● **SELECTED EXTRACT**
Reputation: 6673
I am trying to create a procedure to update a row when a bug gets fixed. Here is what it looks like:
DELIMITER $$
CREATE PROCEDURE bugFix (
IN rid_in INT,
IN fix_details_in VARCHAR (300)
) BEGIN
SET @resolved_qry = CONCAT('UPDATE _bug_report SET resolved = 1 WHERE rid = ', rid_in);
PREPARE stmt FROM @resolved_qry;
EXECUTE stmt;
DEALLOCATE PREPARE stmt;
UPDATE _bug_report SET fix_details = CONCAT(fix_details, fix_details_in) WHERE rid = CONCAT(rid, rid_in);
END $$
DELIMITER ;
When changing the resolved type to 1:
SET @resolved_qry = CONCAT('UPDATE _bug_report SET resolved = 1 WHERE rid = ', rid_in);
PREPARE stmt FROM @resolved_qry;
EXECUTE stmt;
DEALLOCATE PREPARE stmt;
It works fine, however when updating the fix_details
column to include the details it does not work:
UPDATE _bug_report SET fix_details = CONCAT(fix_details, fix_details_in) WHERE rid = CONCAT(rid, rid_in);
Here is how I call it:
CALL bugFix(1, 'Hey, we fixed it');
Any ideas how to do this to use the fix_details_in
value?
Upvotes: 0
Views: 105
Reputation: 1269633
Why are you using dynamic SQL?
DELIMITER $$
CREATE PROCEDURE bugFix (
IN rid_in INT,
IN fix_details_in VARCHAR (300)
) BEGIN
UPDATE _bug_report
SET resolved = 1,
fix_details = CONCAT(fix_details, fix_details_in)
WHERE rid = rid_in;
END $$
DELIMITER ;
Presumably, "not work" means that fix_details
is not being updated. That would be because nothing matches:
WHERE rid = CONCAT(rid, rid_in)
Given that rid_in
is an integer, this will always fail.

● **DATA SECTION**

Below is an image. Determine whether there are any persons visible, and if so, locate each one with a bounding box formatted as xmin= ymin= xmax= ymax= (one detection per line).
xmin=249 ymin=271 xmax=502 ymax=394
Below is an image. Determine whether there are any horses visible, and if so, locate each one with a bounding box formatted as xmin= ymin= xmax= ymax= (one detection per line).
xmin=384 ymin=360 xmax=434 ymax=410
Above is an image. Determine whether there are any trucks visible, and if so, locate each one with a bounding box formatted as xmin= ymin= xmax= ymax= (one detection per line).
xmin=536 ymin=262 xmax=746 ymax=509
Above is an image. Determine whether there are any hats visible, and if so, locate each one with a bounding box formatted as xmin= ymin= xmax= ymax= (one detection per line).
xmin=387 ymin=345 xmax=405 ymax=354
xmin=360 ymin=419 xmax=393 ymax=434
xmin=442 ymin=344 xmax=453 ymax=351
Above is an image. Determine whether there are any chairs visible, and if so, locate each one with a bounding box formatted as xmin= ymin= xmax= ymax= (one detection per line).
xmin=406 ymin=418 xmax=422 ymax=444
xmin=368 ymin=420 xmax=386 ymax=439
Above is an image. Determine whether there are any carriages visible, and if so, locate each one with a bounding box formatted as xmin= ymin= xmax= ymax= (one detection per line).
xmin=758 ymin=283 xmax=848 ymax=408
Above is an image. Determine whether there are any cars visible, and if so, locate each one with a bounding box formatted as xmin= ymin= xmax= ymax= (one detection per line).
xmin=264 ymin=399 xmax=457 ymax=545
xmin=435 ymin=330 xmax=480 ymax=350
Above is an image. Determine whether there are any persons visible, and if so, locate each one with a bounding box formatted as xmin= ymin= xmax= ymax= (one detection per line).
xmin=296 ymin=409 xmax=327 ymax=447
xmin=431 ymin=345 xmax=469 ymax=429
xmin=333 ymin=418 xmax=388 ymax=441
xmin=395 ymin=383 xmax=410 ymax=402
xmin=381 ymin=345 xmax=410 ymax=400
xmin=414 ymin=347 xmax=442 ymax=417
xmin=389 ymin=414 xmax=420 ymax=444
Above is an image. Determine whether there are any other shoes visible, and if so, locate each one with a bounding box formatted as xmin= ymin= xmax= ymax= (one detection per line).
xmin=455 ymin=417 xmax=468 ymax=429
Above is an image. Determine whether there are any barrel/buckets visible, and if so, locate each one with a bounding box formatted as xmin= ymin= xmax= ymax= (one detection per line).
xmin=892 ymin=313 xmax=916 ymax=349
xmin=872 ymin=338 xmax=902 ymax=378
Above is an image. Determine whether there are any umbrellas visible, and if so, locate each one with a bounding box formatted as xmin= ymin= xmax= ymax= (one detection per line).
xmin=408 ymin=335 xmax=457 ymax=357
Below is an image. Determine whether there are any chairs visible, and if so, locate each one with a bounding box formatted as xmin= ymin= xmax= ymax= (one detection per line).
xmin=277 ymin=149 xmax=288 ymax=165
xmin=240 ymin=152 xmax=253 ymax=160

● **PROBLEM DESCRIPTION**
Please copy the MySQL procedure discussion word for word, from "WHERE rid = rid_in;" up to and including "will always fail.".

● **RESULT OF THIS EXERCISE**
WHERE rid = rid_in;
END $$
DELIMITER ;
Presumably, "not work" means that fix_details
is not being updated. That would be because nothing matches:
WHERE rid = CONCAT(rid, rid_in)
Given that rid_in
is an integer, this will always fail.